BEGIN PASSAGE

At the time, Tesla was considered to be in a great position, since Musk was rewarded for his work during the campaign with a high-profile but unofficial role inside President Trump’s cabinet.
Related: Tesla, Elon Musk make drastic decision amid U.S.-China trade war
Musk has indeed had the President’s ear, as his Department of Government Efficiency (DOGE) has controversially been granted wide-ranging powers as the official federal government comptroller.
Despite promises that rooting out fraud and abuse would “easily” save taxpayers $2 trillion, DOGE estimates it will save $150 billion in fiscal 2026.
However, not even Tesla’s stock could be saved from President Trump’s tariff war. While Tesla’s decline began before “Liberation Day,” the 25% tariff on autos and autos parts, along with subsequent retaliatory tariffs from our trade partners, aren’t helping matters.
As a result, the company is also being forced to change its production plans.
The stock is down about 42% from its all-time high, falling 1.75% to $249.75 at last check of early afternoon trading Wednesday.
Tesla sees the Cybercab as the wave of the future.
Image source: van der Wal/Getty Images
Tesla changes plans due to tariffs
Last fall Tesla finally unveiled its vision for a Cybercab future. The electric vehicle maker’s fully autonomous vehicle is supposed to allow owners to make passive income as the managers of automated chauffeur machines.

END PASSAGE
BEGIN EXCERPTED RECORDS

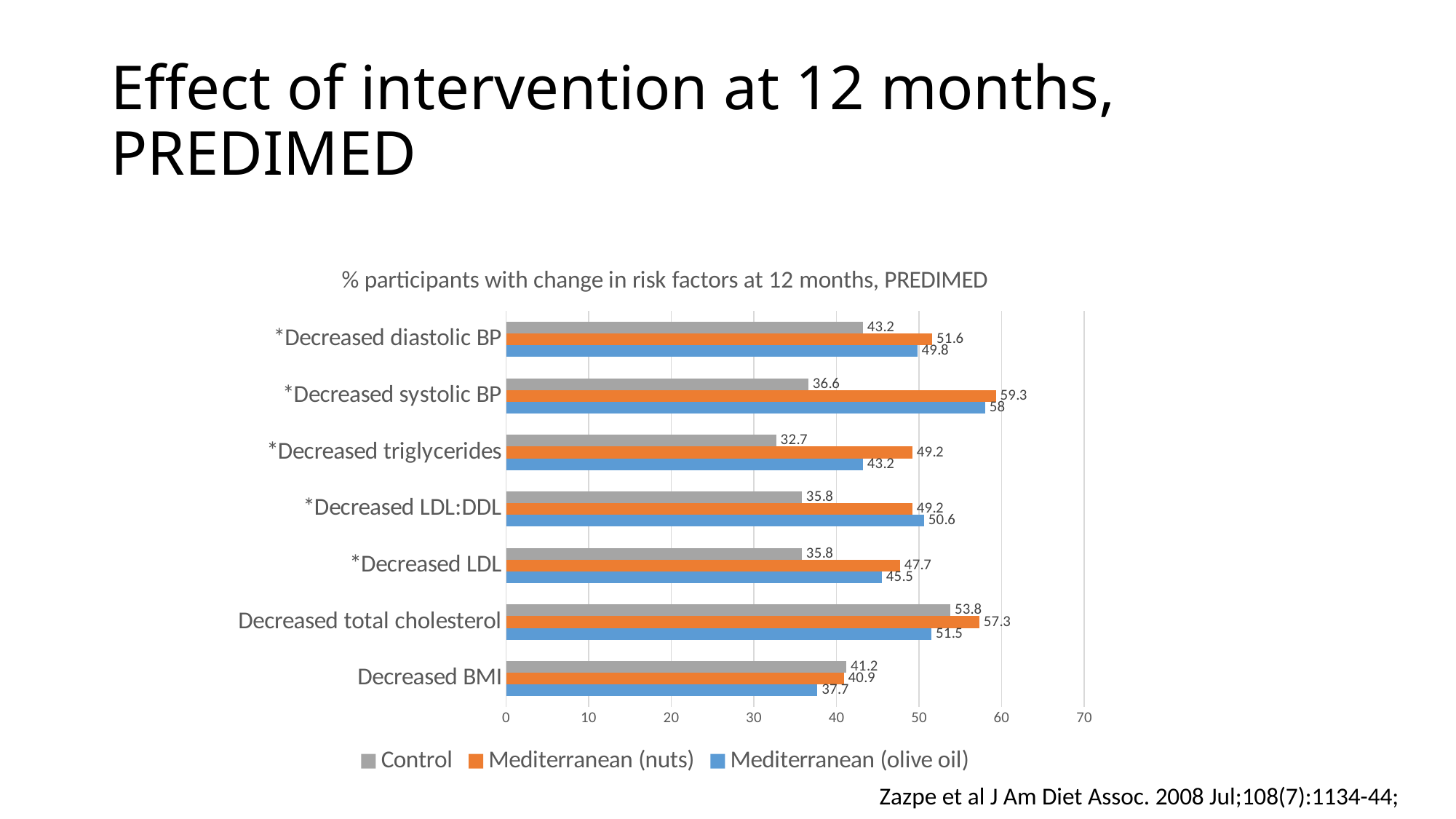
For Decreased total cholesterol, which is larger: the Control value or the Mediterranean (olive oil) value? Control What is the title of the chart? % participants with change in risk factors at 12 months, PREDIMED How many categories are shown on the y axis? 7 What is the difference between the Mediterranean (nuts) and Control values for *Decreased systolic BP? 22.7 What is the Control value for *Decreased diastolic BP? 43.2 What kind of chart is shown? Bar chart What is the Mediterranean (nuts) value for *Decreased systolic BP? 59.3 How many series does the legend list? 3 Is the Mediterranean (olive oil) value for *Decreased systolic BP greater or less than 50? greater What is the Mediterranean (olive oil) value for Decreased BMI? 37.7 Which category has the lowest Control value? *Decreased triglycerides Which category has the highest Mediterranean (nuts) value? *Decreased systolic BP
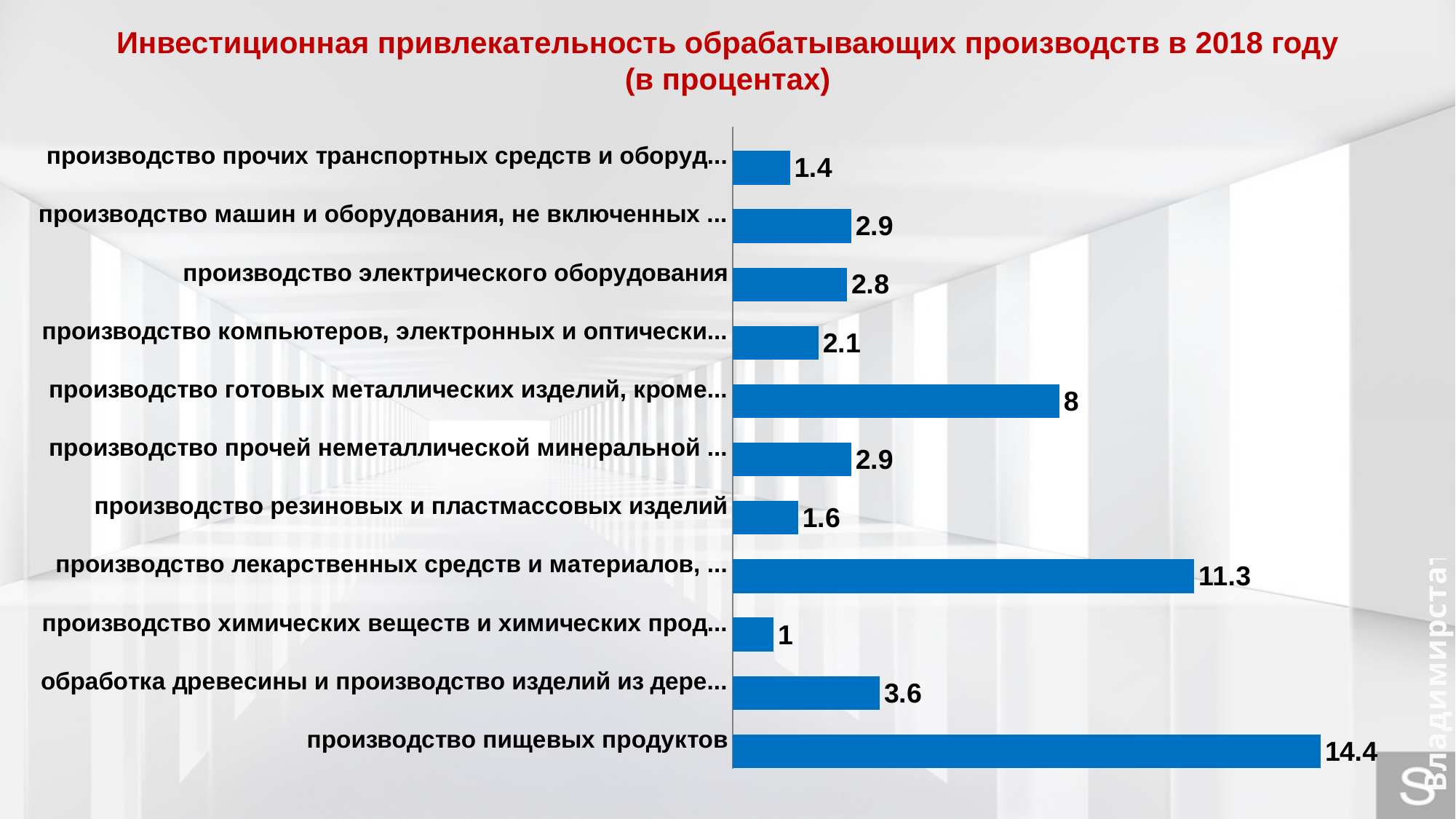
Which category has the highest value? производство пищевых продуктов How many categories are shown in the chart? 11 What is the difference between the values for производство пищевых продуктов and производство лекарственных средств и материалов? 3.1 What kind of chart is shown on the slide? Bar chart What value is shown for производство электрического оборудования? 2.8 What is the difference between the values for производство готовых металлических изделий and обработка древесины и производство изделий из дерева? 4.4 What value is shown for производство пищевых продуктов? 14.4 What value is shown for производство лекарственных средств и материалов? 11.3 What value is shown for обработка древесины и производство изделий из дерева? 3.6 What year does the chart title refer to? 2018 Which category has the lowest value? производство химических веществ и химических продуктов Which is larger: the value for производство электрического оборудования or for производство компьютеров, электронных и оптических изделий? производство электрического оборудования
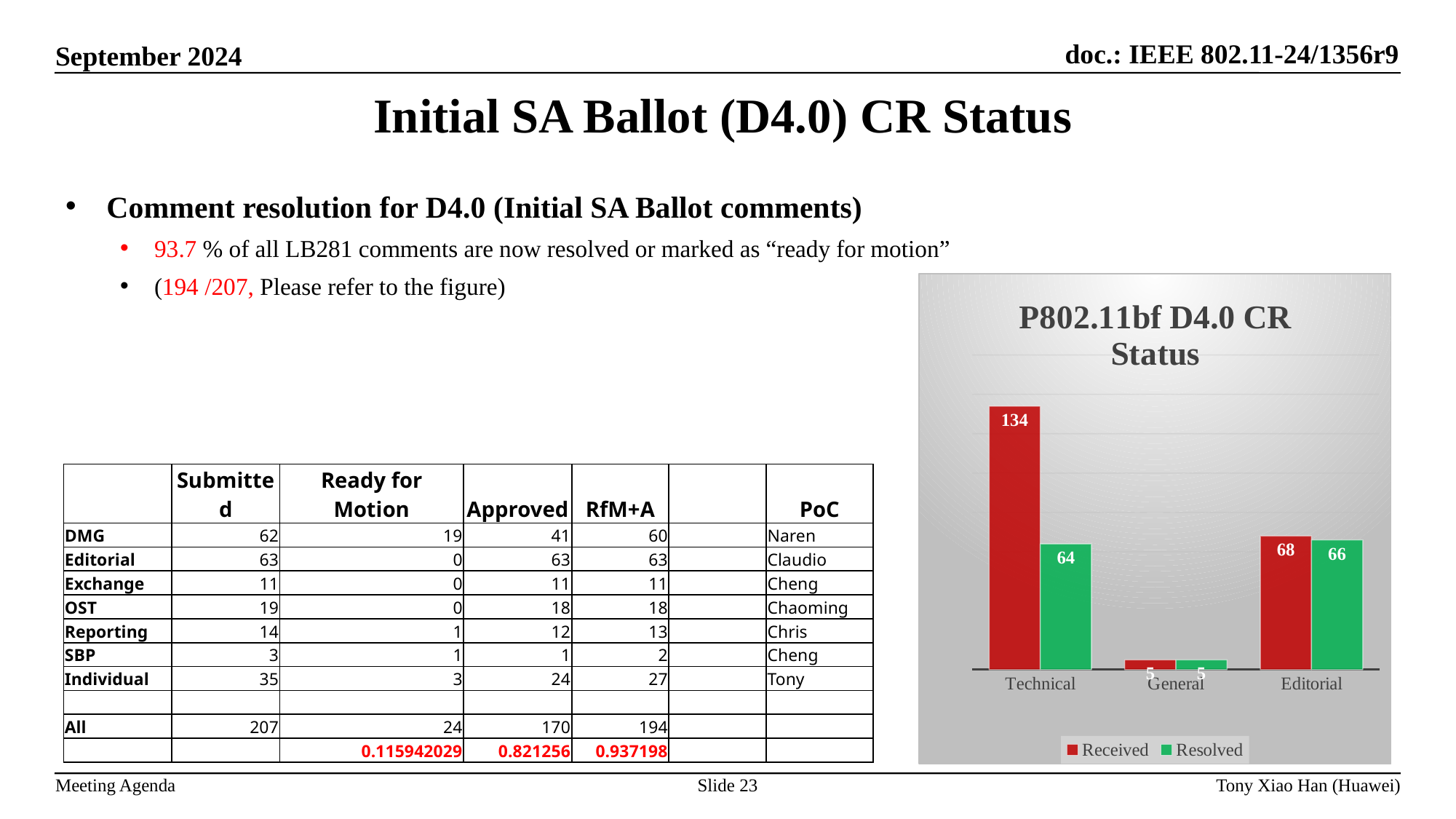
Which is larger for Editorial in the chart, Received or Resolved? Received Which category has the lowest Resolved value in the chart? General Which category has the highest Received value in the chart? Technical What is the Received value for General in the chart? 5 What is the Resolved value for Editorial in the chart? 66 What is the Received value for Editorial in the chart? 68 How many categories are shown on the x axis of the chart? 3 What is the Received value for Technical in the P802.11bf D4.0 CR Status chart? 134 What is the difference between Received and Resolved for Technical in the chart? 70 What is the Resolved value for Technical in the chart? 64 How many series does the chart legend list? 2 What type of chart is shown on the slide? Bar chart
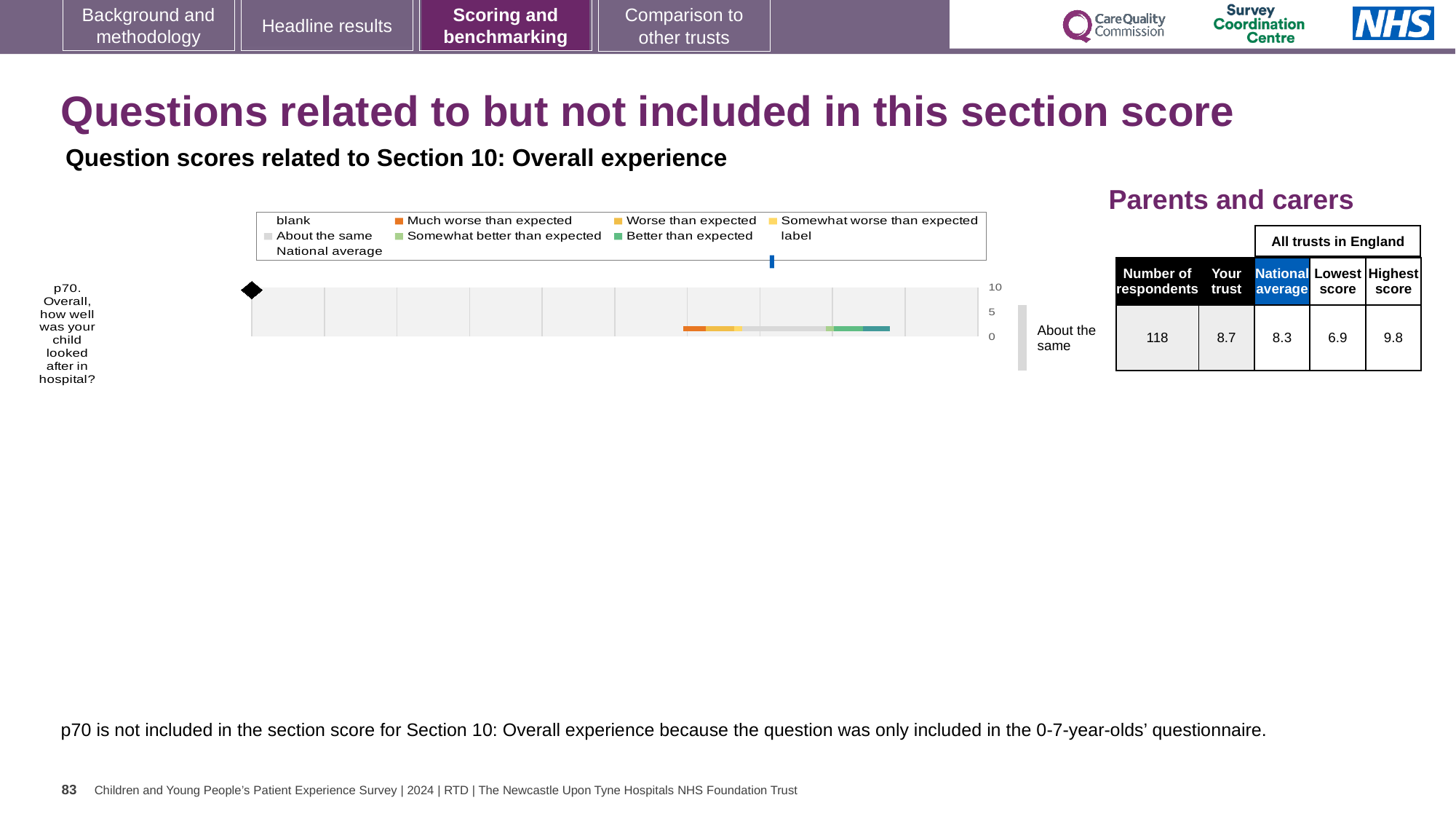
What is the difference between the highest score and the lowest score for p70? 2.9 What is the national average score for p70? 8.3 What is the highest score among all trusts in England for p70? 9.8 What is the 'Your trust' score for p70? 8.7 How many respondents answered p70? 118 Which question is plotted in the chart? p70. Overall, how well was your child looked after in hospital? Which is larger for p70, the 'Your trust' score or the national average? Your trust Which benchmark category does the trust's score for p70 fall into, according to the label next to the chart? About the same What is the lowest score among all trusts in England for p70? 6.9 Is the 'Your trust' score for p70 greater or less than 5? greater How many questions are plotted in the chart? 1 What kind of chart is used to show the p70 question score? Bar chart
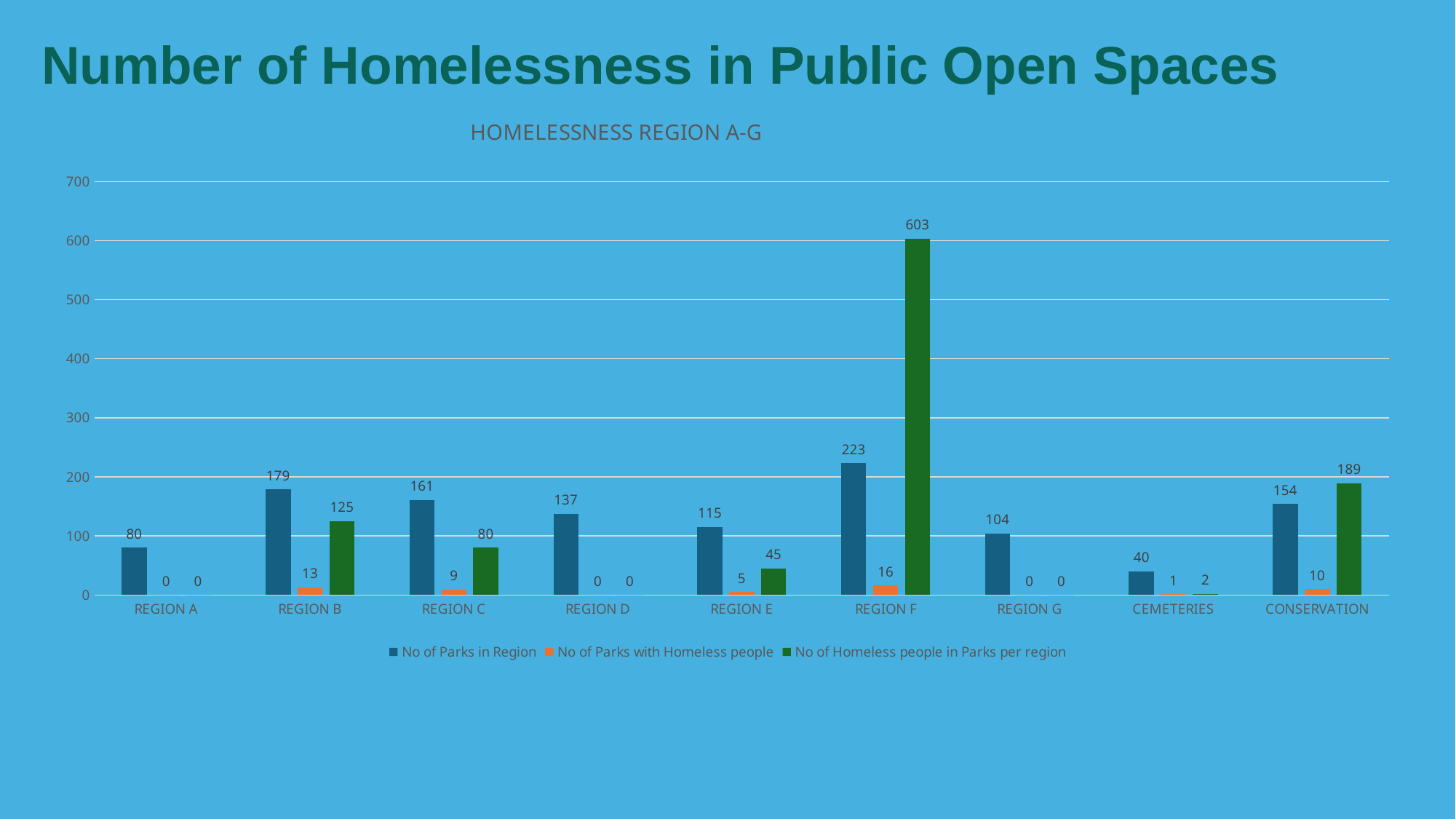
Which category has the lowest number of parks in region? Cemeteries How many categories are shown on the x axis? 9 What is the difference between the number of parks in Region C and the number of parks in Region D? 24 What kind of chart is shown on the slide? Bar chart Which category has the highest number of parks in region? Region F What is the title of the chart? HOMELESSNESS REGION A-G Which is larger: the number of homeless people in parks in Region B or in Conservation? Conservation What is the number of homeless people in parks for Region F? 603 How many series does the legend list? 3 Which series is shown in orange? No of Parks with Homeless people How many parks with homeless people are there in Conservation? 10 How many parks are in Region B? 179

END EXCERPTED RECORDS

* **INSTRUCTIONS FOR THE TASK**: According to the passage about Tesla, by roughly how much is the company's stock down from its all-time high? The rows have no role in what comes next.

* **TASK SOLUTION**: About 42%.